Lightroom's DNG files created at _import_ of RAW files are 100% lossless. There's compression applied to the structure in a lossless DNG file but it does not degrade any of the pixel data - under the hood a DNG file is basically an extended version of a lossless TIFF with the raw data embedded as-is. The only exception is for Linear DNGs (created from Foveon sensors) where the raw matrix is transcoded before being stored; it's still lossless but not a 1:1 embed. At export the default is also a lossless DNG, but you can choose lossy DNGs if you really want.

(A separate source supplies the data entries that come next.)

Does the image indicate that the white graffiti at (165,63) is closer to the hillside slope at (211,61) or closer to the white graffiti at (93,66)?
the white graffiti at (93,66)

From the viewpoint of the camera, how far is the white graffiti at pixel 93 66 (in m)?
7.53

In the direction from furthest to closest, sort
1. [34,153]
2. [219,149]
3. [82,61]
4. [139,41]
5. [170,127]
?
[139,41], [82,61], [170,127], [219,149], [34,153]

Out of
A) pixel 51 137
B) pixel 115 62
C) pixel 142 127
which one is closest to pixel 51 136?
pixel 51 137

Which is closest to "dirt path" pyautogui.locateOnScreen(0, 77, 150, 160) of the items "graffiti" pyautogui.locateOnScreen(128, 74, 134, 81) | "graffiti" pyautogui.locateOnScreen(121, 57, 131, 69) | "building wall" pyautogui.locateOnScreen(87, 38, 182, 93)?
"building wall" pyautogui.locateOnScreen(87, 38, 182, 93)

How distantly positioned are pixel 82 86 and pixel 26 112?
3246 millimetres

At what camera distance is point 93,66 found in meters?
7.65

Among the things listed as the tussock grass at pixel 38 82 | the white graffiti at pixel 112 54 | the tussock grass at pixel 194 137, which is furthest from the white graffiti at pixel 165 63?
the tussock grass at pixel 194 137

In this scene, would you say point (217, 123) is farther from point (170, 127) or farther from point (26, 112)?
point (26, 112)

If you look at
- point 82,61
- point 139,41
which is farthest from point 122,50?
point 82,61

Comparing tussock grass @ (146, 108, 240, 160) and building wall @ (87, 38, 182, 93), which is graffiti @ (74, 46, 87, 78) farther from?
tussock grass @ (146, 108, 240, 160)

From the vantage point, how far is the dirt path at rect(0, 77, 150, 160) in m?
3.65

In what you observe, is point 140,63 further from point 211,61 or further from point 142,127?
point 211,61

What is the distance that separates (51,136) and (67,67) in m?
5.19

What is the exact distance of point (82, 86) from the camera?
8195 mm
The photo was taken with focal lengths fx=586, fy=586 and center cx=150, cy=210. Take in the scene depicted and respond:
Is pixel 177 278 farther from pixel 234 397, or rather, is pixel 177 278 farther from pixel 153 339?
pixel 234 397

Lossy DNGs are not raw files - the pixel data is demosaiced into an 8-bit JPEG stream; there's a per-channel stretch applied so the R/G/B values each fill the complete 0-255 range and some dithering to improve banding, but you should think of it as a semi-developed image (similar to when you shoot H.264 video with a flat profile). Lossy DNGs are still scene-referenced so you have more control over WB and tone recovery than in a regular JPEG, but they're no substitute for lossless DNGs or original CR2s from your camera.

One obvious application for lossy DNGs is when shooting timelapse or ML raw video; you'd want the processing advantages of raw files but archiving 20,000 lossless DNGs is silly if the end result is going to be an H.264 video.



nsurg said:


> I export from dng (lightroom's raw mildly compressed version) with a copy of dng to my home server and a jpg copy as well to my home server


----------



## munkymorgy (Jun 21, 2013)

celltech said:


> ... I just set the JPG quality to 80% and that is it. I did that based on a past study...not sure if it still holds true:
> 
> http://regex.info/blog/lightroom-goodies/jpeg-quality



You used a study of the Lightroom compression to decide on 80% in another program?
From that article :



> “Quality 73” in Lightroom, for example, is not the same as “Quality 73” in Photoshop or any other app that I know of




for the OP I set to 92% and averaged 5MB from 400d and around 12MB from 6D


----------



## Pinchers of Peril (Jun 21, 2013)

Wow thanks for all the great info everybody. Good point made by people suggesting that I invest in more storage space as it is not that expensive. Thanks for all the other tips and bits of info as well.


----------



## Drizzt321 (Jun 21, 2013)

Pinchers of Peril said:


> Wow thanks for all the great info everybody. Good point made by people suggesting that I invest in more storage space as it is not that expensive. Thanks for all the other tips and bits of info as well.



Don't forget to make proper backups. A good backup strategy is at least one extra local copy, and then another copy backed up somewhere geographically separate. Some of the cloud backup services are good. I personally use CrashPlan, but there are many others that are good as well.

EDIT: In this case, proper backup is the RAW/DNG files, plus any Lightroom catalog files. Remember you don't need to backup the Lightroom catalog caches, just the .lrcat file.


----------